Its not just Geezer who gets his hours and seconds mixed up. [::)]

Title: Why is light so slow?
Post by: neilep on 12/12/2011 21:07:00
As a firm believer in empirical study I stuck a small torch on a snail.....Observed it for five minutes !

Conclusion. This light moved very slowly.

Glad I could help !
Title: Why is light so slow?
Post by: CliffordK on 12/12/2011 22:36:02
Quote
speed of light in a vacuum, i.e., 186,000 MPH [300,000 km/h].
Its not just Geezer who gets his hours and seconds mixed up. [::)]
Oh,
I see, that came from the article that I had quoted above on the Bose-Einstein Condensate. (http://science.jrank.org/pages/6/Absolute-Zero.html)
Good Catch!!

So, then one must ask if their other units are correct.
Title: Why is light so slow?
Post by: MikeS on 13/12/2011 07:25:25
neilep

Did the snail floresc?
Title: Why is light so slow?
Post by: Geezer on 13/12/2011 08:17:45
Quote
speed of light in a vacuum, i.e., 186,000 MPH [300,000 km/h].
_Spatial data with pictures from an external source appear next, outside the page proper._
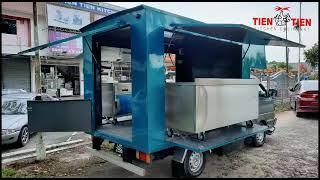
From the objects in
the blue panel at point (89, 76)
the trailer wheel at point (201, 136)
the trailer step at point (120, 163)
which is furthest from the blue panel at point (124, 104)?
the trailer wheel at point (201, 136)

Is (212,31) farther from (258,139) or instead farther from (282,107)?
(282,107)

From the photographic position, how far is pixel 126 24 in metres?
4.80

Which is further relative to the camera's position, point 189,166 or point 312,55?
point 312,55

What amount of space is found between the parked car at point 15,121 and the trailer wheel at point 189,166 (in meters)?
3.71

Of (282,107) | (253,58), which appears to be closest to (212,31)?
(253,58)

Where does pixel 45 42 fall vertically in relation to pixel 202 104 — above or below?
above

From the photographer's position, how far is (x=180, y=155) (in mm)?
4949

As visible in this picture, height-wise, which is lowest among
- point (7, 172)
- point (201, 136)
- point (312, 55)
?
point (7, 172)

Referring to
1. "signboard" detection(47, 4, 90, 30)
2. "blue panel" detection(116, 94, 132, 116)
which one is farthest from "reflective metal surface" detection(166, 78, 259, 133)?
"signboard" detection(47, 4, 90, 30)

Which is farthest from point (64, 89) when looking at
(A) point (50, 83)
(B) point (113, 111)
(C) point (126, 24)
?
(C) point (126, 24)

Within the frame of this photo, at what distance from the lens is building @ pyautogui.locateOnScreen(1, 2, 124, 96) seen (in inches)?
745

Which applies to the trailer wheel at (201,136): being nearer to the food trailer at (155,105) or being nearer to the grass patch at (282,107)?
the food trailer at (155,105)

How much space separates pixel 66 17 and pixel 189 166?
749 inches

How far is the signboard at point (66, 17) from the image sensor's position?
2044cm
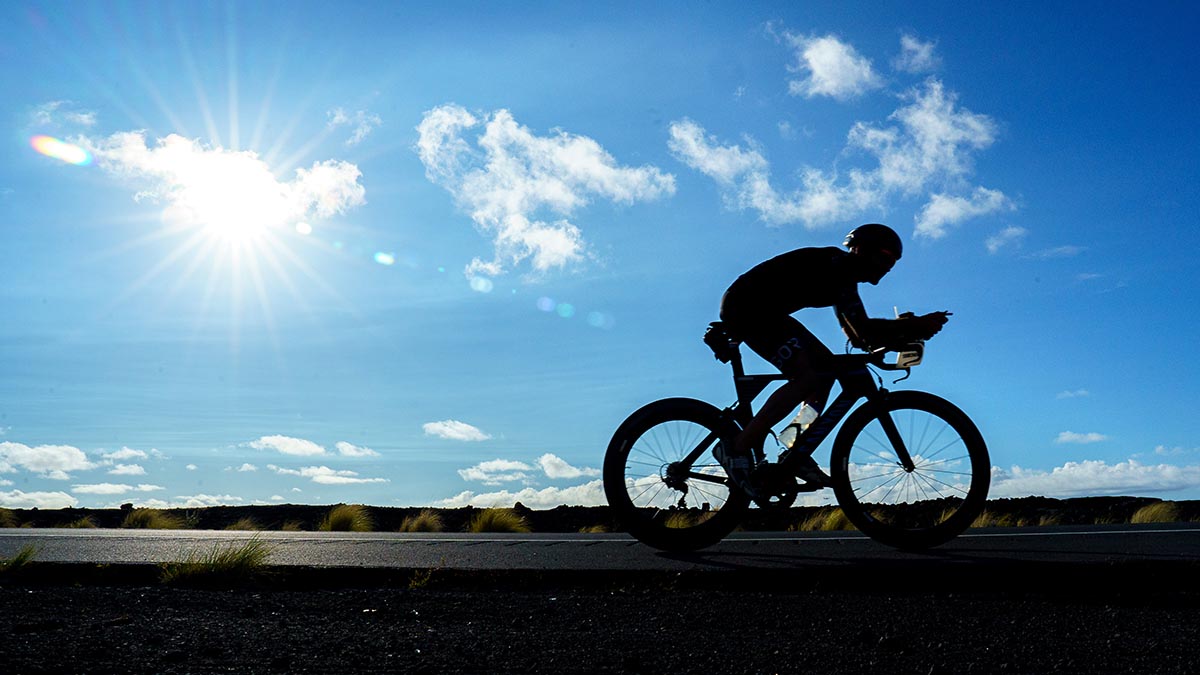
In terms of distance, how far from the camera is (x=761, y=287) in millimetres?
6066

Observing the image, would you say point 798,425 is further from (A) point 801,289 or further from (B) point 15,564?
(B) point 15,564

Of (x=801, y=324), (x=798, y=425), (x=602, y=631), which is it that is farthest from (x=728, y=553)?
(x=602, y=631)

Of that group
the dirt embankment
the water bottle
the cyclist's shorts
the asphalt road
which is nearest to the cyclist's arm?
the cyclist's shorts

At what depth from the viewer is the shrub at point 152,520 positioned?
15219 millimetres

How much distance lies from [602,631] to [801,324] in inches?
110

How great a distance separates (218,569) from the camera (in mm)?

Its not just Geezer who gets his hours and seconds mixed up. [::)]



Well, there you are then. It's obvious that "c" is greatly overrated.

(Thanks Bill!)
Title: Why is light so slow?
Post by: CliffordK on 13/12/2011 08:20:26
neilep

Did the snail floresc?

Only the transgenic snails...

Those crossed with fireflies give a new meaning to the speed of light!!!
Title: Why is light so slow?
Post by: Nizzle on 13/12/2011 08:42:59
"c" is something weird isn't it. It's measured in m/s, but at the speed of light, time stands still, so s cannot be other than "0" and we all know that you shouldn't divide by "0". :p


Title: Why is light so slow?
Post by: imatfaal on 13/12/2011 11:26:10
"c" is something weird isn't it. It's measured in m/s, but at the speed of light, time stands still, so s cannot be other than "0" and we all know that you shouldn't divide by "0". :p

Niz - you cannot extend Special Relativity to the local frame of reference of light, we just do not know what happens at the speed of light; massive particles do not go as fast as the speed of light (gran sasso excepted) - and those things that do are weird massless particles (photon, graviton, gluon).  we just cannot say that time is frozen or stopped for photons
Title: Why is light so slow?
Post by: Nizzle on 13/12/2011 13:53:22
Maybe I should be less subtle with jokes and use a capital P in my smileys at the end :P
Title: Why is light so slow?
Post by: Bill S on 13/12/2011 16:36:31
Quote from: imatfaal
we just cannot say that time is frozen or stopped for photons.

Presumably, by the same token, we cannot say that something travelling faster than light would travel backwards through time.
Title: Why is light so slow?
Post by: imatfaal on 13/12/2011 17:31:18
Quote from: imatfaal
we just cannot say that time is frozen or stopped for photons.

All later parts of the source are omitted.